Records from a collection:
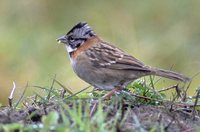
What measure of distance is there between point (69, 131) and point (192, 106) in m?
1.74

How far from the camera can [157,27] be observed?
45.3 ft

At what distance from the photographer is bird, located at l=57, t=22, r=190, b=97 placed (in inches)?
306

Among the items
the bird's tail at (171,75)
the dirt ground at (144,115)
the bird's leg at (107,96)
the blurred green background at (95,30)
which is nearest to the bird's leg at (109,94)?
the bird's leg at (107,96)

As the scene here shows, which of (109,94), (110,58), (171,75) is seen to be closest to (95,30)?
(110,58)

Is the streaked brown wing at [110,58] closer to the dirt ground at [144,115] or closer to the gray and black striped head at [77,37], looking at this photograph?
the gray and black striped head at [77,37]

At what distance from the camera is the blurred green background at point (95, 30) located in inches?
471

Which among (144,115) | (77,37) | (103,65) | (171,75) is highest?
(77,37)

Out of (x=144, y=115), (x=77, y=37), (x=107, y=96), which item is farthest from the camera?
(x=77, y=37)

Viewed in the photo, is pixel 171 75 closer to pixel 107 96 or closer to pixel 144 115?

• **Goal of the exercise**: Switch "camera" to "lens" wherever it appears in the items, and write the lines out again with nothing else changed. Leave out the pictures.

• **Reply to the task**:
What measure of distance is there between point (69, 131) and point (192, 106) in m?
1.74

How far from the lens can [157,27] be observed?
45.3 ft

At what distance from the photographer is bird, located at l=57, t=22, r=190, b=97 placed (in inches)?
306

Among the items
the bird's tail at (171,75)
the dirt ground at (144,115)
the bird's leg at (107,96)
the blurred green background at (95,30)
which is nearest to the bird's leg at (109,94)?
the bird's leg at (107,96)

As the scene here shows, which of (109,94), (110,58), (171,75) is seen to be closest to (95,30)?
(110,58)

Is the streaked brown wing at [110,58] closer to the dirt ground at [144,115] or closer to the gray and black striped head at [77,37], looking at this photograph?
the gray and black striped head at [77,37]

At what distance from the lens is the blurred green background at point (95, 30) located in inches?
471

Which among (144,115) | (77,37) | (103,65) | (171,75) is highest?
(77,37)

Out of (x=144, y=115), (x=77, y=37), (x=107, y=96), which item is farthest from the lens?
(x=77, y=37)

Viewed in the photo, is pixel 171 75 closer to pixel 107 96 or closer to pixel 144 115?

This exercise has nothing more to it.